21. yüzyılda büyük sayılar bir başarı işaretinden çok felaket işaretleri olabiliyor. Nüfus patlaması gibi doğal süreçler de var. Fakat geldiğimiz toplumsal aşamada beyni aç olanın karnı da aç oluyor. Toplumun ve çocuklarınızın karnı hep aç kalabilir. Küresel ekonominin hastalıkları da küreseldir. Fakat sırtı pek olanlarla sırtında çul olmayanların gelecekleri aynı değil. Zamanımızda sayıyla ölçülen başarının yetersiz olduğunu anlayanlara gereksinimimiz var.

Çin’de bütün sayılar çok büyük. Fakat Çin toplumunun bir özelliği var. İnsan yetiştirirken sayısal büyüklüğün yanında niteliğe de önem veriyorlar.
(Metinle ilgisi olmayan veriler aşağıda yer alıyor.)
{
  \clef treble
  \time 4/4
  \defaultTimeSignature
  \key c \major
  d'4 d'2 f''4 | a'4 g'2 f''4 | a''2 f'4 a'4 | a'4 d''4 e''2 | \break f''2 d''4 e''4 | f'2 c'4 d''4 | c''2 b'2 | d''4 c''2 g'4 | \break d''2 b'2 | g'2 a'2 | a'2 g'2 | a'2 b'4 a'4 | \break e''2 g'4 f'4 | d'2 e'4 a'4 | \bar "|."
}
Eskiden damping yapan Çin’in üretimi ile ‘Çin Malı’ diye alay edilirdi. Şimdi üretimde nitelik Çinlilerin aradığı bir şey. Dünyayı anladıklarını görüyoruz. Çin, özellikle olanakların eşitsizliği düşünülürse, eğitimde Amerika’dan daha başarılı. Çünkü amaç doğru tanımlanmış. Çağdaş dünyaya eşit üye olmak. Bu toplumsal motivasyon yaratıyor.

Sözü dönüp dolaştırıp gene her şeyin başladığı dile getirelim: Nitelikli düşünce için nitelikli dil yani kendi dilimiz gereklidir. Yabancı dili çarşı bezirganı gibi kullanan üniversiteler Kapalı Çarşı, AVM, çok yıldızlı otel niteliği taşımak zorundadır. Evet, İngilizce öğretim çok önemlidir. Fakat daha küçük yaşlarda daha bilgili hocalarla başlamalıdır. Eski Robert College bunun en güzel örneğidir.

Ortaöğretimde doğru dürüst bir şey öğretemiyoruz. Liseden gelen az yetişmiş öğrencileri bir de İngilizce üniversite eğitimine zorlarsak hiç bir şeye yaramaz insanlar yetişecektir. Arada istisnalar olması sonucu değiştirmez. Bu çıkmaz bir sokaktır. Bugün bu hastalığın semptomları ortadadır. Bunun farkında olmayan ve kaygısız kalanlar ülkenin geleceğini tehlikeye atıyorlar.

21. yüzyılda büyük sayılar bir başarı işaretinden çok felaket işaretleri olabiliyor. Nüfus patlaması gibi doğal süreçler de var. Fakat geldiğimiz toplumsal aşamada beyni aç olanın karnı da aç oluyor.